Our evidence highlights, for investors, that the sound historical performance of green assets does not represent high expected returns in the future, but that corporate environmental performance can still be a useful criterion for managing climate-risk exposures. For companies, undertaking environmental responsibility has both short- and long-term benefits. When investors are deepy concerned about climate change, improving environmental performance can help increase equity value in the short term. If the government is determined to propel climate policies, companies can reduce their costs of capital through environmental-responsibility practices in the long term in any case. Our study also provides insights for policymakers. First, our evidence supports the government’s promotion of climate policies, such as environmental-information disclosure and climate investing and financing, which will be helpful in strengthening the pricing of carbon risk in financial markets and reducing the costs of capital for green companies, thus facilitating the transition to a low-carbon economy more effectively. Second, our evidence suggests that policymakers should consider the market's response to climate policies, as investors price in climate-transition risks based on policy expectations. Therefore, policymakers should ensure the stability and continuity of climate policies to stabilize market participants' climate-policy expectations and thus reduce the uncertainty brought about by climate policies. Last, regulators should prohibit product managers’ hyping up the expected returns of ESG products to prevent misleading advertising that could increase market uncertainty and to guide the rational development of ESG investing.

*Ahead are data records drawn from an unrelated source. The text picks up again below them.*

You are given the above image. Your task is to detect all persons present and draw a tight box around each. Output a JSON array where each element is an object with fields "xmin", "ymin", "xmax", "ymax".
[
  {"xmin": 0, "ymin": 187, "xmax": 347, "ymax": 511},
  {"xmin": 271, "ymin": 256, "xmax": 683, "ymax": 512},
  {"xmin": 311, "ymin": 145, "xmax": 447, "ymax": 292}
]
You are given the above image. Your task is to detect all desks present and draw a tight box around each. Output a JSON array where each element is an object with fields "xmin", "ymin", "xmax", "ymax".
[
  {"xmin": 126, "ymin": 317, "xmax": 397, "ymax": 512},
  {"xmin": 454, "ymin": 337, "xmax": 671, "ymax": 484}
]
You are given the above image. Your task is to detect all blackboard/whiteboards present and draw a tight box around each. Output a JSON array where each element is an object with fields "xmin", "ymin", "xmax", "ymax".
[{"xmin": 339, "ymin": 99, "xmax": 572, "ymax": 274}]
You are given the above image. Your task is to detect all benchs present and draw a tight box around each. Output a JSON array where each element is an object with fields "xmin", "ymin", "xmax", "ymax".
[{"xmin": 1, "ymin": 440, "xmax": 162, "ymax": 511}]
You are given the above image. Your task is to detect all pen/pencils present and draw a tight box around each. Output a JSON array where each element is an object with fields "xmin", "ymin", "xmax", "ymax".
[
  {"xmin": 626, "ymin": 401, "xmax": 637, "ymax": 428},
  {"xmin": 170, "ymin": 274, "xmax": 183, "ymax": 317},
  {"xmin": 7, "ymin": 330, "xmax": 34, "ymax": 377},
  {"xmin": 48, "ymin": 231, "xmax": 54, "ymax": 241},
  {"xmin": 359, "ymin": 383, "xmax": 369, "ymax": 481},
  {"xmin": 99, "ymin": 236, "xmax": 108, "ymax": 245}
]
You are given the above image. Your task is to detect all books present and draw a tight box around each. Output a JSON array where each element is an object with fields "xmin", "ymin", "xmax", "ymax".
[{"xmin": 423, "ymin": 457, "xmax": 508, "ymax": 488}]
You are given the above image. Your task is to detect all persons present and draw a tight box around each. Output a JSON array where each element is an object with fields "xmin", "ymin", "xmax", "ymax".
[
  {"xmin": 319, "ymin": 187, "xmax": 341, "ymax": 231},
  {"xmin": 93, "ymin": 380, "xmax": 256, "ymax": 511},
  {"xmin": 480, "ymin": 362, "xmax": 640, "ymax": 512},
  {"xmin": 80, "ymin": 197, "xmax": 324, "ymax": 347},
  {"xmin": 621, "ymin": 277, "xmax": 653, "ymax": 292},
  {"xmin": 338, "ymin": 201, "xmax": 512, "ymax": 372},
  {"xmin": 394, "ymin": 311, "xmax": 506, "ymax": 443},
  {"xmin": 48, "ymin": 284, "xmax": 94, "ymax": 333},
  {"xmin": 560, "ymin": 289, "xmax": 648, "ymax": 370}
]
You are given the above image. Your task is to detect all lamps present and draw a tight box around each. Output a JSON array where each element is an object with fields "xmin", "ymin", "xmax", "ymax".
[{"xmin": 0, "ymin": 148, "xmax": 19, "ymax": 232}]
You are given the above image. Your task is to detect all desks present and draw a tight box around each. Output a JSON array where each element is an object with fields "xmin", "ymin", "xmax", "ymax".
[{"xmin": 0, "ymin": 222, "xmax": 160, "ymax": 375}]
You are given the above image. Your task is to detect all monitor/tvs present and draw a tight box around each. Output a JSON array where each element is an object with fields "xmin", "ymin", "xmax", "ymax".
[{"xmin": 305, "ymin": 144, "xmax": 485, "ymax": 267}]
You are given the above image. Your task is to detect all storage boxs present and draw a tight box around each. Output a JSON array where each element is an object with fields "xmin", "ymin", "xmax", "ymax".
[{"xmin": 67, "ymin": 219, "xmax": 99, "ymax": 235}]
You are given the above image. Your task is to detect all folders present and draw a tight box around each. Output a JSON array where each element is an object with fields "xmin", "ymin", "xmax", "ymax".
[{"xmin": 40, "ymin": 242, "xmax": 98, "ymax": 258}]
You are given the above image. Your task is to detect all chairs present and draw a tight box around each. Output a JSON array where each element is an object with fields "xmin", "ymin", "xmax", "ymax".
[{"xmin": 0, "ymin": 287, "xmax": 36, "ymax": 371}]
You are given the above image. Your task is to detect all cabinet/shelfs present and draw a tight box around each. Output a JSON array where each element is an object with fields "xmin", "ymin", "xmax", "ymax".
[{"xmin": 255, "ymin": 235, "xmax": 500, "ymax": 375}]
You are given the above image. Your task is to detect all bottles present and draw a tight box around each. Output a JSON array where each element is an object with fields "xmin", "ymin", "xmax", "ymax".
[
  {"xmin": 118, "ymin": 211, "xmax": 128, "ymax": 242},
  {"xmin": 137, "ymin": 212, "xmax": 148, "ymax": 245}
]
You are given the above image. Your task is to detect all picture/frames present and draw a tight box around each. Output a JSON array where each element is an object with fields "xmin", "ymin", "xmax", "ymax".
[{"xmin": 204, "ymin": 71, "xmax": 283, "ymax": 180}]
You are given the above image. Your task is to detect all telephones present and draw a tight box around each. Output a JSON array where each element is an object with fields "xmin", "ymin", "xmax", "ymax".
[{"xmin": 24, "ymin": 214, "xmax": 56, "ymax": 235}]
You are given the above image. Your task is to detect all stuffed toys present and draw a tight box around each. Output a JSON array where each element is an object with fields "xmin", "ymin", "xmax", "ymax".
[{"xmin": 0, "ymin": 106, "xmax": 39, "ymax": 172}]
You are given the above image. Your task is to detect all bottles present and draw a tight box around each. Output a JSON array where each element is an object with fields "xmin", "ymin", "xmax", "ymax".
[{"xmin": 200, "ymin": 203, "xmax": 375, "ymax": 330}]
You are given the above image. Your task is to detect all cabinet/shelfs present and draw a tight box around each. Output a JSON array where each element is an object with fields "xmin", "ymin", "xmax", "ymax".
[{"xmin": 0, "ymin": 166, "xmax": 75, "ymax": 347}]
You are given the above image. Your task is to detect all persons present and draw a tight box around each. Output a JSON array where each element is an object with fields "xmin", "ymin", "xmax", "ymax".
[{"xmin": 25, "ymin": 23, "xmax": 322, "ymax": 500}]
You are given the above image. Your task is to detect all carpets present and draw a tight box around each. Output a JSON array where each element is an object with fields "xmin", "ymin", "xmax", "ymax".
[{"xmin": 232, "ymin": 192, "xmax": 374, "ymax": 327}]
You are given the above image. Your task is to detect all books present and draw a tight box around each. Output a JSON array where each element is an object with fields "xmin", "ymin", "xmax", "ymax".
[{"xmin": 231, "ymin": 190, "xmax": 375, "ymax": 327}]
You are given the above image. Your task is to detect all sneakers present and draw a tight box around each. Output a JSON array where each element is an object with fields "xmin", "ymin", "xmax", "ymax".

Due to the limited sample period, we did not consider the impact of the Covid-19 pandemic on the relationship between corporate environmental performance and excess stock returns. The Covid-19 pandemic has had complex and profound impacts on climate change, such as changing the global carbon-emission path (Le Quéré et al. 2020), increasing fossil-fuel investments (Le Billon et al. 2021), and strengthening beliefs about climate change (Stefkovics and Hortay 2022). Future research can compare the relationship between corporate environmental performance and excess stock returns during the pre- and post-covid-19 pandemic periods to investigate the impact of the pandemic on climate-risk pricing. Moreover, our research can be extended to the international market. More important mechanisms of the relationship between corporate environmental performance and asset returns can be explored using a global sample. A significant difference among countries has been well documented by previous studies (e.g., Jakovljevic et al. 2020a, 2020b). Legal origin and language can influence corporate social responsibility (Liang and Renneboog 2017; Liang et al. 2018). Further discussions of country-level determinants (e.g., cross-cultural variations) that drive the divergence in the financial impacts of environmental performance among firms could be a fruitful area of study, and we would like to consider it as a potentially interesting direction for future research.